Did sci-fi writers from the 1940s and 1950s anticipate the future of serious literature better than the so-called "serious writers" or, for that matter, the highbrow critics?My favorite paragraph:
In the past, conceptual fiction existed at the center of our literary (and even pre-literary) culture. Nowadays it is dismissed by critics and typically shuffled off into "genre" categories such as science fiction and fantasy. Realism gained preeminence as a supposedly rock hard foundation for fiction. From that moment on, Newton's laws (and a million other laws) gave orders to the imagination, with the stamp of approval of the literary establishment.
But here is the more interesting question.
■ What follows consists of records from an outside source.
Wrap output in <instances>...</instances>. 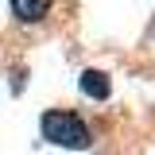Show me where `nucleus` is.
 <instances>
[{"label":"nucleus","instance_id":"obj_2","mask_svg":"<svg viewBox=\"0 0 155 155\" xmlns=\"http://www.w3.org/2000/svg\"><path fill=\"white\" fill-rule=\"evenodd\" d=\"M51 8H54V0H12V16L19 23H39L51 16Z\"/></svg>","mask_w":155,"mask_h":155},{"label":"nucleus","instance_id":"obj_3","mask_svg":"<svg viewBox=\"0 0 155 155\" xmlns=\"http://www.w3.org/2000/svg\"><path fill=\"white\" fill-rule=\"evenodd\" d=\"M81 93L85 97H93V101H105V97L113 93V85H109V78L101 74V70H81Z\"/></svg>","mask_w":155,"mask_h":155},{"label":"nucleus","instance_id":"obj_1","mask_svg":"<svg viewBox=\"0 0 155 155\" xmlns=\"http://www.w3.org/2000/svg\"><path fill=\"white\" fill-rule=\"evenodd\" d=\"M39 128H43V140L47 143H54V147H70V151H85L89 147V128H85V120L70 109H47L43 120H39Z\"/></svg>","mask_w":155,"mask_h":155}]
</instances>
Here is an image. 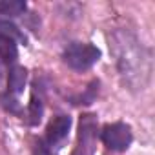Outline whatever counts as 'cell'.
<instances>
[{"mask_svg":"<svg viewBox=\"0 0 155 155\" xmlns=\"http://www.w3.org/2000/svg\"><path fill=\"white\" fill-rule=\"evenodd\" d=\"M64 62L75 69V71H84L90 69L93 64L99 62L101 58V49L90 42H71L62 55Z\"/></svg>","mask_w":155,"mask_h":155,"instance_id":"cell-1","label":"cell"},{"mask_svg":"<svg viewBox=\"0 0 155 155\" xmlns=\"http://www.w3.org/2000/svg\"><path fill=\"white\" fill-rule=\"evenodd\" d=\"M101 139L104 146L111 151H126L133 140V131L126 122L106 124L101 131Z\"/></svg>","mask_w":155,"mask_h":155,"instance_id":"cell-2","label":"cell"},{"mask_svg":"<svg viewBox=\"0 0 155 155\" xmlns=\"http://www.w3.org/2000/svg\"><path fill=\"white\" fill-rule=\"evenodd\" d=\"M95 144H97V117L91 113H86L81 117L77 148L73 155H93Z\"/></svg>","mask_w":155,"mask_h":155,"instance_id":"cell-3","label":"cell"},{"mask_svg":"<svg viewBox=\"0 0 155 155\" xmlns=\"http://www.w3.org/2000/svg\"><path fill=\"white\" fill-rule=\"evenodd\" d=\"M71 130V117L69 115H57L49 120L46 128V144L48 146H58L66 140L68 133Z\"/></svg>","mask_w":155,"mask_h":155,"instance_id":"cell-4","label":"cell"},{"mask_svg":"<svg viewBox=\"0 0 155 155\" xmlns=\"http://www.w3.org/2000/svg\"><path fill=\"white\" fill-rule=\"evenodd\" d=\"M26 81H28V71L26 68L22 66H13L9 68V73H8V90L11 95H18L24 91V86H26Z\"/></svg>","mask_w":155,"mask_h":155,"instance_id":"cell-5","label":"cell"},{"mask_svg":"<svg viewBox=\"0 0 155 155\" xmlns=\"http://www.w3.org/2000/svg\"><path fill=\"white\" fill-rule=\"evenodd\" d=\"M18 58V48L17 42L8 38V37H0V62L4 64H15Z\"/></svg>","mask_w":155,"mask_h":155,"instance_id":"cell-6","label":"cell"},{"mask_svg":"<svg viewBox=\"0 0 155 155\" xmlns=\"http://www.w3.org/2000/svg\"><path fill=\"white\" fill-rule=\"evenodd\" d=\"M26 2L24 0H0V17H4L6 20L11 17H20L26 11Z\"/></svg>","mask_w":155,"mask_h":155,"instance_id":"cell-7","label":"cell"},{"mask_svg":"<svg viewBox=\"0 0 155 155\" xmlns=\"http://www.w3.org/2000/svg\"><path fill=\"white\" fill-rule=\"evenodd\" d=\"M0 37H8V38H11V40H15L17 44H26V42H28L26 35H24L13 22H9V20H6V18H0Z\"/></svg>","mask_w":155,"mask_h":155,"instance_id":"cell-8","label":"cell"},{"mask_svg":"<svg viewBox=\"0 0 155 155\" xmlns=\"http://www.w3.org/2000/svg\"><path fill=\"white\" fill-rule=\"evenodd\" d=\"M42 113H44V106H42V102H40V99L37 101V97L33 95L31 97V102H29V124H38L40 122V119H42Z\"/></svg>","mask_w":155,"mask_h":155,"instance_id":"cell-9","label":"cell"},{"mask_svg":"<svg viewBox=\"0 0 155 155\" xmlns=\"http://www.w3.org/2000/svg\"><path fill=\"white\" fill-rule=\"evenodd\" d=\"M33 155H57V153H53L51 148H49L44 140H38V142L35 144V148H33Z\"/></svg>","mask_w":155,"mask_h":155,"instance_id":"cell-10","label":"cell"},{"mask_svg":"<svg viewBox=\"0 0 155 155\" xmlns=\"http://www.w3.org/2000/svg\"><path fill=\"white\" fill-rule=\"evenodd\" d=\"M0 81H2V62H0Z\"/></svg>","mask_w":155,"mask_h":155,"instance_id":"cell-11","label":"cell"}]
</instances>
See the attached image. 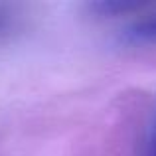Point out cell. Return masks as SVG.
Returning a JSON list of instances; mask_svg holds the SVG:
<instances>
[{"instance_id": "obj_1", "label": "cell", "mask_w": 156, "mask_h": 156, "mask_svg": "<svg viewBox=\"0 0 156 156\" xmlns=\"http://www.w3.org/2000/svg\"><path fill=\"white\" fill-rule=\"evenodd\" d=\"M144 8H148V4ZM144 8L140 10L142 18L134 20L125 32L126 42L130 44H156V10L146 14Z\"/></svg>"}, {"instance_id": "obj_2", "label": "cell", "mask_w": 156, "mask_h": 156, "mask_svg": "<svg viewBox=\"0 0 156 156\" xmlns=\"http://www.w3.org/2000/svg\"><path fill=\"white\" fill-rule=\"evenodd\" d=\"M14 26H16V14L8 6H2V4H0V38L10 34V30Z\"/></svg>"}, {"instance_id": "obj_3", "label": "cell", "mask_w": 156, "mask_h": 156, "mask_svg": "<svg viewBox=\"0 0 156 156\" xmlns=\"http://www.w3.org/2000/svg\"><path fill=\"white\" fill-rule=\"evenodd\" d=\"M150 156H156V136H154V142H152V152H150Z\"/></svg>"}]
</instances>
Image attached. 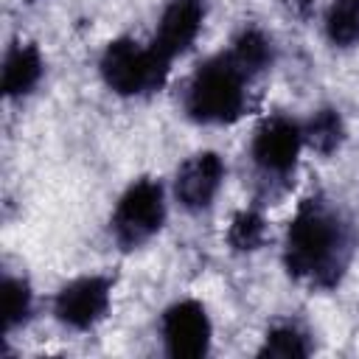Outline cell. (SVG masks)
<instances>
[{"mask_svg":"<svg viewBox=\"0 0 359 359\" xmlns=\"http://www.w3.org/2000/svg\"><path fill=\"white\" fill-rule=\"evenodd\" d=\"M351 255L348 227L323 199H306L286 230L283 264L289 275L317 289H331Z\"/></svg>","mask_w":359,"mask_h":359,"instance_id":"6da1fadb","label":"cell"},{"mask_svg":"<svg viewBox=\"0 0 359 359\" xmlns=\"http://www.w3.org/2000/svg\"><path fill=\"white\" fill-rule=\"evenodd\" d=\"M247 76L236 62L222 53L205 62L185 93V109L199 123H230L244 112L247 104Z\"/></svg>","mask_w":359,"mask_h":359,"instance_id":"7a4b0ae2","label":"cell"},{"mask_svg":"<svg viewBox=\"0 0 359 359\" xmlns=\"http://www.w3.org/2000/svg\"><path fill=\"white\" fill-rule=\"evenodd\" d=\"M168 59H163L151 45L143 48L140 42L121 36L109 42L101 53V79L118 95H146L163 87L168 76Z\"/></svg>","mask_w":359,"mask_h":359,"instance_id":"3957f363","label":"cell"},{"mask_svg":"<svg viewBox=\"0 0 359 359\" xmlns=\"http://www.w3.org/2000/svg\"><path fill=\"white\" fill-rule=\"evenodd\" d=\"M165 222V194L163 185L151 177L132 182L115 205L112 236L123 250L146 244Z\"/></svg>","mask_w":359,"mask_h":359,"instance_id":"277c9868","label":"cell"},{"mask_svg":"<svg viewBox=\"0 0 359 359\" xmlns=\"http://www.w3.org/2000/svg\"><path fill=\"white\" fill-rule=\"evenodd\" d=\"M109 292L112 280L104 275H84L70 280L67 286L59 289L53 300V314L59 323L76 331L93 328L109 309Z\"/></svg>","mask_w":359,"mask_h":359,"instance_id":"5b68a950","label":"cell"},{"mask_svg":"<svg viewBox=\"0 0 359 359\" xmlns=\"http://www.w3.org/2000/svg\"><path fill=\"white\" fill-rule=\"evenodd\" d=\"M303 149V126L275 115L266 118L252 137V160L266 177H286Z\"/></svg>","mask_w":359,"mask_h":359,"instance_id":"8992f818","label":"cell"},{"mask_svg":"<svg viewBox=\"0 0 359 359\" xmlns=\"http://www.w3.org/2000/svg\"><path fill=\"white\" fill-rule=\"evenodd\" d=\"M160 328L165 351L177 359H196L210 348V320L205 306L196 300H180L165 309Z\"/></svg>","mask_w":359,"mask_h":359,"instance_id":"52a82bcc","label":"cell"},{"mask_svg":"<svg viewBox=\"0 0 359 359\" xmlns=\"http://www.w3.org/2000/svg\"><path fill=\"white\" fill-rule=\"evenodd\" d=\"M224 180V163L216 151H199L188 157L174 177V196L185 210H205L219 194Z\"/></svg>","mask_w":359,"mask_h":359,"instance_id":"ba28073f","label":"cell"},{"mask_svg":"<svg viewBox=\"0 0 359 359\" xmlns=\"http://www.w3.org/2000/svg\"><path fill=\"white\" fill-rule=\"evenodd\" d=\"M202 17H205V11H202L199 0H174L160 17L151 48L168 62L180 53H185L202 28Z\"/></svg>","mask_w":359,"mask_h":359,"instance_id":"9c48e42d","label":"cell"},{"mask_svg":"<svg viewBox=\"0 0 359 359\" xmlns=\"http://www.w3.org/2000/svg\"><path fill=\"white\" fill-rule=\"evenodd\" d=\"M39 79H42V56L36 45L17 42L6 53V62H3V93L8 98L28 95Z\"/></svg>","mask_w":359,"mask_h":359,"instance_id":"30bf717a","label":"cell"},{"mask_svg":"<svg viewBox=\"0 0 359 359\" xmlns=\"http://www.w3.org/2000/svg\"><path fill=\"white\" fill-rule=\"evenodd\" d=\"M227 56L236 62V67L247 79H255L258 73H264L272 65V39L258 28H244L236 36Z\"/></svg>","mask_w":359,"mask_h":359,"instance_id":"8fae6325","label":"cell"},{"mask_svg":"<svg viewBox=\"0 0 359 359\" xmlns=\"http://www.w3.org/2000/svg\"><path fill=\"white\" fill-rule=\"evenodd\" d=\"M345 140V123L337 109L323 107L317 109L303 126V143L311 146L317 154H334Z\"/></svg>","mask_w":359,"mask_h":359,"instance_id":"7c38bea8","label":"cell"},{"mask_svg":"<svg viewBox=\"0 0 359 359\" xmlns=\"http://www.w3.org/2000/svg\"><path fill=\"white\" fill-rule=\"evenodd\" d=\"M325 31L334 45H353L359 39V0H334Z\"/></svg>","mask_w":359,"mask_h":359,"instance_id":"4fadbf2b","label":"cell"},{"mask_svg":"<svg viewBox=\"0 0 359 359\" xmlns=\"http://www.w3.org/2000/svg\"><path fill=\"white\" fill-rule=\"evenodd\" d=\"M264 238H266V224H264L261 213L241 210V213L233 216L230 230H227V244L236 252H252L264 244Z\"/></svg>","mask_w":359,"mask_h":359,"instance_id":"5bb4252c","label":"cell"},{"mask_svg":"<svg viewBox=\"0 0 359 359\" xmlns=\"http://www.w3.org/2000/svg\"><path fill=\"white\" fill-rule=\"evenodd\" d=\"M31 314V289L25 280L6 275L3 280V331H14Z\"/></svg>","mask_w":359,"mask_h":359,"instance_id":"9a60e30c","label":"cell"},{"mask_svg":"<svg viewBox=\"0 0 359 359\" xmlns=\"http://www.w3.org/2000/svg\"><path fill=\"white\" fill-rule=\"evenodd\" d=\"M306 353H309V342L294 325H275L272 331H266L264 345H261V356L297 359V356H306Z\"/></svg>","mask_w":359,"mask_h":359,"instance_id":"2e32d148","label":"cell"},{"mask_svg":"<svg viewBox=\"0 0 359 359\" xmlns=\"http://www.w3.org/2000/svg\"><path fill=\"white\" fill-rule=\"evenodd\" d=\"M283 3H286L294 14H300V17H303V14H309V11H311V6H314V0H283Z\"/></svg>","mask_w":359,"mask_h":359,"instance_id":"e0dca14e","label":"cell"}]
</instances>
Is it possible that this trend is reversing, and that conceptual fiction is now moving back from the periphery into the center of our literary culture?
By the same token, it is easy to see how mistaken those fans are who proclaim the superiority of so-called "hard" science fiction—in other words stories with a large dose of "real" science in them. Even a quick survey of science fiction books shows that the science is almost always bogus, and simply serves as a gateway for bringing imaginative elements into the narrative. The greatness of these books does not derive from their chemistry or physics or genetic engineering (which almost always prove to laughably wrong-headed a few years after the book is published, if not sooner), but in the writer's visionary reconfiguration of our conceptions of the real.Discuss.